▸ To be done: Exact copies are required of the lines from the line containing "Observing this photo, would" through the final line of the listing, both included, and of no other lines.

--- Data rows ---

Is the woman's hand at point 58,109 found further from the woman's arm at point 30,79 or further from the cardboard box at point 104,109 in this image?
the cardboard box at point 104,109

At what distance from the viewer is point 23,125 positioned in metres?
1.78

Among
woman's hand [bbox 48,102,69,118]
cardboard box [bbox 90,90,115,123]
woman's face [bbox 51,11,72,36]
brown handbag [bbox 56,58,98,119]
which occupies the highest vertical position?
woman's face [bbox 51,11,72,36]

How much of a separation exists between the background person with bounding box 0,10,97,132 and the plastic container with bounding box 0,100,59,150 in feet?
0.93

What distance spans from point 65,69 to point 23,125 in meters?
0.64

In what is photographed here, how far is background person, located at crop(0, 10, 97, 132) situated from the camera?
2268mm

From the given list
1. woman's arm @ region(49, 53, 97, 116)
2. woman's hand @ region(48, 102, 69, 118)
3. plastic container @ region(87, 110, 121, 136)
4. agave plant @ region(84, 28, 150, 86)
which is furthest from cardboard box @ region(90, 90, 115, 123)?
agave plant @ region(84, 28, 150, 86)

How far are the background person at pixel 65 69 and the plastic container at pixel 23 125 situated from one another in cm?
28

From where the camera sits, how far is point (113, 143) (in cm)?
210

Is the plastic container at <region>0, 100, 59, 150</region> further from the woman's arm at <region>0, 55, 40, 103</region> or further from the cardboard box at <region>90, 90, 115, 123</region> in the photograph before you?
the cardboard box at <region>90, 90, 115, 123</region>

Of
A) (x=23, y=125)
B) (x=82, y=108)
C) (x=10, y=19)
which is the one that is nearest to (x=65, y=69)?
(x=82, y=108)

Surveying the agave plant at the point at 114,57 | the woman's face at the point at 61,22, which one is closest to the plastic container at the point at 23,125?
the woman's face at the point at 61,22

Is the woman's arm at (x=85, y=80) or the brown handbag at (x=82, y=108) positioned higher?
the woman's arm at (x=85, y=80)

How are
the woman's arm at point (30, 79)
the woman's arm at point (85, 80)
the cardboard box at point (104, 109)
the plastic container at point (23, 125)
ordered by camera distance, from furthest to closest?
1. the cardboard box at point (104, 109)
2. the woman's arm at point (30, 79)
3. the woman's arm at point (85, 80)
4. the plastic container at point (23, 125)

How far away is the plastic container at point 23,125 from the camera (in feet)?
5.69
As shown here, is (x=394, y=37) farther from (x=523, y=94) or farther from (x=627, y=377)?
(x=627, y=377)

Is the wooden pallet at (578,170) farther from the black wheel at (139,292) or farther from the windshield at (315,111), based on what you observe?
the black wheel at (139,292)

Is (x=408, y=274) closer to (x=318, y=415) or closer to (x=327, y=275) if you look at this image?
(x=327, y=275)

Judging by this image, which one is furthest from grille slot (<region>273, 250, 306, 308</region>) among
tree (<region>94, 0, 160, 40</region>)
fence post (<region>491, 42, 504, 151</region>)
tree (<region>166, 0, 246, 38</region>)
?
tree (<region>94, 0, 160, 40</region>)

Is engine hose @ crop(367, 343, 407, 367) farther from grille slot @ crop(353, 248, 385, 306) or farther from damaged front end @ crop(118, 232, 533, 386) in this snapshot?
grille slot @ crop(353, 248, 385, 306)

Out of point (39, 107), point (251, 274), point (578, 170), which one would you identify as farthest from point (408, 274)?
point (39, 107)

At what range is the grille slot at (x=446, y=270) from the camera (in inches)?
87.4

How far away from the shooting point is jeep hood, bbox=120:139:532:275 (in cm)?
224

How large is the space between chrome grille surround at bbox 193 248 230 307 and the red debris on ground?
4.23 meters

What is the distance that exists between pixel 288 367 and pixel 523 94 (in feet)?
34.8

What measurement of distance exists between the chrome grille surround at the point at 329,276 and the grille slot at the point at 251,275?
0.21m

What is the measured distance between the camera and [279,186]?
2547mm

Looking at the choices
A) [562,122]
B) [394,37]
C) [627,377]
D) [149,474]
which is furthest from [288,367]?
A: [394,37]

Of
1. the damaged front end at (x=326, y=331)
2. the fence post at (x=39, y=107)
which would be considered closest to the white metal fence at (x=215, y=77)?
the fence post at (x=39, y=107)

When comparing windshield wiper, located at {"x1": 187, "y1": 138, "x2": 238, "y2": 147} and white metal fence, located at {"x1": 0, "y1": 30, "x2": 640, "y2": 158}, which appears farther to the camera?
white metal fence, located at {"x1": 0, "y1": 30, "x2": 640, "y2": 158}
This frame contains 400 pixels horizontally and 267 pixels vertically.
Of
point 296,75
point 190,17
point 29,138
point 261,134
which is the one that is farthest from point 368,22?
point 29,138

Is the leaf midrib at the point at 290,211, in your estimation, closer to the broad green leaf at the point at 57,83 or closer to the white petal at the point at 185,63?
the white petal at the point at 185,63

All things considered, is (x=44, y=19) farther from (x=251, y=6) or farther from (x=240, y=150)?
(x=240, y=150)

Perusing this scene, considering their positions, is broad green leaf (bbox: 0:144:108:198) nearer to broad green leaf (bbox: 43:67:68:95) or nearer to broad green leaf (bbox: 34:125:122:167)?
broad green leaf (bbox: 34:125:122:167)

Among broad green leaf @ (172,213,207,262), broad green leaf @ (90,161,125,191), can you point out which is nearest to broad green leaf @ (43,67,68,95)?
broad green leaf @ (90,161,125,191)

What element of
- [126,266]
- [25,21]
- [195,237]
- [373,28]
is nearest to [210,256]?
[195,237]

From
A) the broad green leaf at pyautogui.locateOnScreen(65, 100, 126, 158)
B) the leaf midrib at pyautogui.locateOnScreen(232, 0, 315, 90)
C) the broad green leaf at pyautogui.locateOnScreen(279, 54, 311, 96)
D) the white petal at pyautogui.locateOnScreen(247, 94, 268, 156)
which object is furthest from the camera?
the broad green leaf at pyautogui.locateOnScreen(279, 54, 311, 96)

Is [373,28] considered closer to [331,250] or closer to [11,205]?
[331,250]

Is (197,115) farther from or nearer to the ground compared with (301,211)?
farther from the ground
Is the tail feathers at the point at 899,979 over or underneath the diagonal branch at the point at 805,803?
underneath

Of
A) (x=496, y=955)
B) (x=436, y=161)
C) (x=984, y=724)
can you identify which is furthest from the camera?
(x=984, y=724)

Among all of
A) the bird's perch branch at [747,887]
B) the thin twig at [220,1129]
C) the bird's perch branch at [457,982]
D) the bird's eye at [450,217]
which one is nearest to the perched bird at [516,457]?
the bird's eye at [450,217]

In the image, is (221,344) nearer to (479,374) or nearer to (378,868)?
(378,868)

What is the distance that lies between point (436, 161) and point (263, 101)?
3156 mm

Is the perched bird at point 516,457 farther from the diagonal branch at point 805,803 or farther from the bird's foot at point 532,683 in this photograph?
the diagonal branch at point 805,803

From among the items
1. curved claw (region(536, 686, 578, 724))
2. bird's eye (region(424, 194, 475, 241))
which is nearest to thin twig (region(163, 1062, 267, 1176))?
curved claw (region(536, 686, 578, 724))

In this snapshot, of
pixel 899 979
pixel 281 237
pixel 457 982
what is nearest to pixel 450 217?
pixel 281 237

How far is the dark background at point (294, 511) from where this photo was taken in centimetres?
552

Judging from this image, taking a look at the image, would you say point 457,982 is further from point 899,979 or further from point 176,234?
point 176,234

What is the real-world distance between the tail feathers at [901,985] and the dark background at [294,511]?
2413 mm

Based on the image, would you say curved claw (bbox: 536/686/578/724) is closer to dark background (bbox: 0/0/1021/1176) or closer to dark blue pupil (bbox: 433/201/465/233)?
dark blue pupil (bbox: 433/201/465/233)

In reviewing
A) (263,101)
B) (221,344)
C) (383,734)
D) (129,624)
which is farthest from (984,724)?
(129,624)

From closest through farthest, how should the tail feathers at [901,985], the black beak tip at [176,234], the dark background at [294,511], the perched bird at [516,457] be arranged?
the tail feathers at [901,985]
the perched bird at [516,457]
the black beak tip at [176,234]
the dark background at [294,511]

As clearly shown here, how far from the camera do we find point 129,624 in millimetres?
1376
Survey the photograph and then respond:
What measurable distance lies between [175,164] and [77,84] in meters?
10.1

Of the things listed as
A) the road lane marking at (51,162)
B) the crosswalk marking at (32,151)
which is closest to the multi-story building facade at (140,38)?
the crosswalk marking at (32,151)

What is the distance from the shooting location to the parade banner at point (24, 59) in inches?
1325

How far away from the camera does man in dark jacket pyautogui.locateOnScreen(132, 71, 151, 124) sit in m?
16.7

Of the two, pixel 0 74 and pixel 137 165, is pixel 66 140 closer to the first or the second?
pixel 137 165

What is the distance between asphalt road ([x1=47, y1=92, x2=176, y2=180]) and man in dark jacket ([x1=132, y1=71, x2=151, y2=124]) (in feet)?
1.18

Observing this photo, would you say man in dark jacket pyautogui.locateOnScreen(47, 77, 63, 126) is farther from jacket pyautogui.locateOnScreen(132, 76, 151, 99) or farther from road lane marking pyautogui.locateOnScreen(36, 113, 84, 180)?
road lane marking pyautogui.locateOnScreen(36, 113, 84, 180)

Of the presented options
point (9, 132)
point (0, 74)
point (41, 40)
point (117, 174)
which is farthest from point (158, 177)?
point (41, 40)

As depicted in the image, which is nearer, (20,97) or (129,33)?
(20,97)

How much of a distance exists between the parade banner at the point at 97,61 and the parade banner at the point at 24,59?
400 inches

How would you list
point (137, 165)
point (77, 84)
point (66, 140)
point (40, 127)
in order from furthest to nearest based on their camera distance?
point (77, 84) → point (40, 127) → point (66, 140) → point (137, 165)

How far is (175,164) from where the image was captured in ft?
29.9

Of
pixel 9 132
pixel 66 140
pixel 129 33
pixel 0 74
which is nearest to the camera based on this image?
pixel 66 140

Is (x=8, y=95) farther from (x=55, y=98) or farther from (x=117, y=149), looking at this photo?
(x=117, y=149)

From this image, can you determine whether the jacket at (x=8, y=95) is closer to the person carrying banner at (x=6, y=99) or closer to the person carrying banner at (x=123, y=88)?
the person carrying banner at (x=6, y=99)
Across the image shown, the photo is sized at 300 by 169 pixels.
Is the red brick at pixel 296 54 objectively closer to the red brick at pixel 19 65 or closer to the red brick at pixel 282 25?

---

▸ Solved problem:
Observing this photo, would you say man in dark jacket pyautogui.locateOnScreen(47, 77, 63, 126) is farther from jacket pyautogui.locateOnScreen(132, 76, 151, 99) or farther from road lane marking pyautogui.locateOnScreen(36, 113, 84, 180)?
road lane marking pyautogui.locateOnScreen(36, 113, 84, 180)

Of the presented options
point (9, 132)
point (0, 74)
point (41, 40)
point (117, 174)
which is farthest from point (158, 177)?
point (41, 40)

As depicted in the image, which is nearer, (20,97) or (129,33)?
(20,97)

How much of a distance exists between the parade banner at the point at 97,61 and the parade banner at the point at 24,59?
400 inches

How would you list
point (137, 165)
point (77, 84)
point (66, 140)
point (40, 127)
in order from furthest to nearest based on their camera distance?
point (77, 84) → point (40, 127) → point (66, 140) → point (137, 165)

How far is (175,164) from where the image was captured in ft?
29.9

Of
pixel 9 132
pixel 66 140
pixel 129 33
pixel 0 74
which is nearest to the camera based on this image?
pixel 66 140

Is (x=8, y=95) farther from (x=55, y=98) or farther from (x=117, y=149), looking at this photo?
(x=117, y=149)

From this image, can you determine whether the jacket at (x=8, y=95) is closer to the person carrying banner at (x=6, y=99) or closer to the person carrying banner at (x=123, y=88)?
the person carrying banner at (x=6, y=99)
Across the image shown, the photo is sized at 300 by 169 pixels.
Is the red brick at pixel 296 54 objectively closer to the red brick at pixel 19 65 or closer to the red brick at pixel 282 25?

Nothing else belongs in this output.